The R package ADPAG has been released with an open-source GPL-3 license on CRAN, and ADPAG can run on Windows and Linux. Parallel computing in Linux is recommended due to the memory requirements associated with reading in multiple of the large data files. The package contains one primary function for users which, when run, generates all necessary R/R Markdown/shell executable files for data processing after running GGIR for accelerometer data; load, read, transform and merge long activity data; examine and summarize GGIR outputs; clean the merged activity data according to the number of valid hours per night and the number of valid days per subject; activity data imputation by taking the average across the valid days for each subject; build a comprehensive report of data processing and exploratory plots; extract multiple commonly used features and study feature structure by the covariance decomposition. Figure 1 presents a flowchart for each step in this process which is described in greater detail below. The procedure, R functions, inputs, and outputs are all described in this package vignette. In addition, more documentation and example data could be found in ADPAG repository on GitHub (URL: https://github.com/dora201888/ADPAG).

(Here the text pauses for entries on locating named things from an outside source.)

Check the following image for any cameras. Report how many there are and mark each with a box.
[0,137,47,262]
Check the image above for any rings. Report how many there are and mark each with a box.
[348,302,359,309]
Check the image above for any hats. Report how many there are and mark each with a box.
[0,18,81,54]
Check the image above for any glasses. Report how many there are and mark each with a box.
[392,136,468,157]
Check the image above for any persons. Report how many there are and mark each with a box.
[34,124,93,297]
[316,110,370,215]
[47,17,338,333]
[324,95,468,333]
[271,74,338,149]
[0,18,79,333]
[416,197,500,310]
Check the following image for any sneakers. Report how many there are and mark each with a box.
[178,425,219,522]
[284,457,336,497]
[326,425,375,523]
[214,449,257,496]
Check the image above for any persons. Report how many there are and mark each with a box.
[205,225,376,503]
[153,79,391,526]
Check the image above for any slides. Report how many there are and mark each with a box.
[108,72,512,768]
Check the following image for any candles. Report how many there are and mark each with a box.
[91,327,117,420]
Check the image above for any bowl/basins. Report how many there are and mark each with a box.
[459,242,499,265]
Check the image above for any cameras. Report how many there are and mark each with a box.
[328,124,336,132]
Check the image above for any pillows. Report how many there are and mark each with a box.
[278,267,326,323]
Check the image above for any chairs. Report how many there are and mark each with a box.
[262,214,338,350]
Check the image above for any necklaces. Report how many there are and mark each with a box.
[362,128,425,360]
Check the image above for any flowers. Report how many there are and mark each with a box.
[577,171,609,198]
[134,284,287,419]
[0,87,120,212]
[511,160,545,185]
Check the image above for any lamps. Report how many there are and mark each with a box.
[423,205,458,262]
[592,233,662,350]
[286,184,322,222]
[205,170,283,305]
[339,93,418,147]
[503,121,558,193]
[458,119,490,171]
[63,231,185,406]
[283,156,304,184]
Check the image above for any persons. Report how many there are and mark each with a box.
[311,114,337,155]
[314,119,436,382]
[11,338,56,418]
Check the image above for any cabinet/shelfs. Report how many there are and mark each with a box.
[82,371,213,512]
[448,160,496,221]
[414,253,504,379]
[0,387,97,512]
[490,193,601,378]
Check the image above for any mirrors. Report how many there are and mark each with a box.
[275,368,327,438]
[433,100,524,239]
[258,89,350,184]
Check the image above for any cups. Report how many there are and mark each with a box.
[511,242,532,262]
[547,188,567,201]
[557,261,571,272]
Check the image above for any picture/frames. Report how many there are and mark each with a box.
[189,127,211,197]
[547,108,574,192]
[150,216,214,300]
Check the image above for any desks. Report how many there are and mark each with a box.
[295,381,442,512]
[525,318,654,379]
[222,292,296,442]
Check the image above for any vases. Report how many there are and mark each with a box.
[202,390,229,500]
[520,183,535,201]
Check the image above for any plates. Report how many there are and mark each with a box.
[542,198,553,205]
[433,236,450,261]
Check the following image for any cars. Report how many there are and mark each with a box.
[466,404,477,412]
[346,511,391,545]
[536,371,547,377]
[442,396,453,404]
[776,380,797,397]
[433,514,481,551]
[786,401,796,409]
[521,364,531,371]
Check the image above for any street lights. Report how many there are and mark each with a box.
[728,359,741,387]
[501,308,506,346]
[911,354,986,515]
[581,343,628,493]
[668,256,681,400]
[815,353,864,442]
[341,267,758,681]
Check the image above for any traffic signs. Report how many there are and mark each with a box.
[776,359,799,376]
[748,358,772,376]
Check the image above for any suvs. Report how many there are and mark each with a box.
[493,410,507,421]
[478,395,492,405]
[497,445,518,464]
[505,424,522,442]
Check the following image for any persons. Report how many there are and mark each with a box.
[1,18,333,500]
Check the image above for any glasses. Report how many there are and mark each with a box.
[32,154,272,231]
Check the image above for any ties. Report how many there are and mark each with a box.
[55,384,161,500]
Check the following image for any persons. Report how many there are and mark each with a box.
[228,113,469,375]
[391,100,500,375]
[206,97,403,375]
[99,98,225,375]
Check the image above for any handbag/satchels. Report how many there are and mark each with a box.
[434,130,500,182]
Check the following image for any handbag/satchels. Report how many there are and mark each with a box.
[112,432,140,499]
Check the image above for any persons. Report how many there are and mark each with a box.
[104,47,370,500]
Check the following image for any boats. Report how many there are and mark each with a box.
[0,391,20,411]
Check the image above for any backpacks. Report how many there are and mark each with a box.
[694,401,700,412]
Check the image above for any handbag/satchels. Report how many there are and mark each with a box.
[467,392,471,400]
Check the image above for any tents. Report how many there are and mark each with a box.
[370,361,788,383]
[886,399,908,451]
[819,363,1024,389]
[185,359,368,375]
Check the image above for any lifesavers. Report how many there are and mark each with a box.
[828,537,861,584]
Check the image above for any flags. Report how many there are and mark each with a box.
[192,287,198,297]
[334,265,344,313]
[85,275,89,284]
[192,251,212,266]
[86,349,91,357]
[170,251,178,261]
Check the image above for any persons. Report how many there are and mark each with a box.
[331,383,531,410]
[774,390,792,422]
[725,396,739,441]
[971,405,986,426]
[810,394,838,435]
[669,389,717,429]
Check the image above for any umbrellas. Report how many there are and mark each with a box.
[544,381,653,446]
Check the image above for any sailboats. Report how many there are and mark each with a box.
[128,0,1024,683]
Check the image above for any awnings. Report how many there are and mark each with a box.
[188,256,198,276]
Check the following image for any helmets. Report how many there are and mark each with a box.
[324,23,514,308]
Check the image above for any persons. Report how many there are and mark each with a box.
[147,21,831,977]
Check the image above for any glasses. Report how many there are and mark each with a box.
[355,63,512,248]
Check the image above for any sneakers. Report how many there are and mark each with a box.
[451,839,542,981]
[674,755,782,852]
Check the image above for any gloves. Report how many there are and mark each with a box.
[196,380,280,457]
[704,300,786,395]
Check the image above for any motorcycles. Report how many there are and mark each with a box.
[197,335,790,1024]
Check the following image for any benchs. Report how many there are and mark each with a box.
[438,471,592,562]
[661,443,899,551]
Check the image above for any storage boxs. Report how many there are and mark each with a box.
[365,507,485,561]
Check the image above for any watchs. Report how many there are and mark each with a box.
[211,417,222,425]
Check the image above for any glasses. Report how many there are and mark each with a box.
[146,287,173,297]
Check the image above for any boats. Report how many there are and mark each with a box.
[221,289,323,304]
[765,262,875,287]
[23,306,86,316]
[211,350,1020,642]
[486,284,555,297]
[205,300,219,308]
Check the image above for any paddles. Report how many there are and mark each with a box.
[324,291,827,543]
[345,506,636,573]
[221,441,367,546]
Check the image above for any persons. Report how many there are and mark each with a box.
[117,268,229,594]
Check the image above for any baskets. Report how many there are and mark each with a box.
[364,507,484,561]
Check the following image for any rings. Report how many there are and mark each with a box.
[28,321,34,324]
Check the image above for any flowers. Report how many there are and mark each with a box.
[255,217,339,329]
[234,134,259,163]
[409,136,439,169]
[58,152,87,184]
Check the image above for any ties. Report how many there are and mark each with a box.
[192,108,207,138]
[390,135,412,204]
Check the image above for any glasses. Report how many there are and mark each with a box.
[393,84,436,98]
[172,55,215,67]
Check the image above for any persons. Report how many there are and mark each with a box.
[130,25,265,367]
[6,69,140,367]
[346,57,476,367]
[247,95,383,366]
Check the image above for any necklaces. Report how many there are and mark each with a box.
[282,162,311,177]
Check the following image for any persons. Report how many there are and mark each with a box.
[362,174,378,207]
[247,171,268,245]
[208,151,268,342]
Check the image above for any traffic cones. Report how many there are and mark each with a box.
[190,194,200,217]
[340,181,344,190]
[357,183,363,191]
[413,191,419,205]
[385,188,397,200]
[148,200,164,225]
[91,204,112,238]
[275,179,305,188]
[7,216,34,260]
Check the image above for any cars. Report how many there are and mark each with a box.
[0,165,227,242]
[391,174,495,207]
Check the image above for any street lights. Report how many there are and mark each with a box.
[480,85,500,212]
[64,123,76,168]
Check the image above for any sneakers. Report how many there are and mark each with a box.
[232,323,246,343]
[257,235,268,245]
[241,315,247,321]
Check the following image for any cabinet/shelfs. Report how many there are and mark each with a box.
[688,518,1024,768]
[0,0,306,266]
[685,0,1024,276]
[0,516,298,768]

Mirroring the GGIR structure of processing individual data files in multiple parts, the ADPAG package is split into seven modules, grouping functionalities in logical processing order. The modules are numbered from 1 to 7. modules 1 to 4 are dedicated to data processing. modules 5 to 7 are dedicated to producing R Markdown reports of data cleaning, feature extraction, and unsupervised covariance decomposition via the joint and individual variance explained (JIVE) method, respectively. These seven modules are carried out sequentially with milestone data automatically being saved locally. To use ADPAG, the first step for users is to install and load the ADPAG package. Then, users run the create.adpag.shell() function which creates a single R script. The newly created R script, Studyname_module0.maincall.R, is then edited by users, allowing for the specification of arguments relevant for each of the seven modules. All optional arguments and their defaults are described in the package vignette. In addition, for users with access to a cluster for parallel processing, a shell function, named as module9_swarm.sh is created which can parallelizes the processing of individual files with minor modifications by the user. These modifications are described in the package vignette. Computationally, module 1 is the most time-consuming task, taking up at least 60% of the processing time, which the activity data in .csv format was transformed and merged. Generally, module 1 takes about 10~30 minutes to process a file with 14 days of data recorded at 30 Hz on a GeneActiv device in processor cores of 36 x 2.3 GHz (Intel Gold 6140). All output created for each module is described in the package vignette. Briefly, module 1 and module 2 output are saved using a directory structure with a depth of two, containing output data and summary for all participants. The reports for modules 5 to 7 are saved in .html format and are generated using R Markdown (.Rmd) files. These .Rmd files are included in the output, users the flexibility to adapt the source code to their research purpose.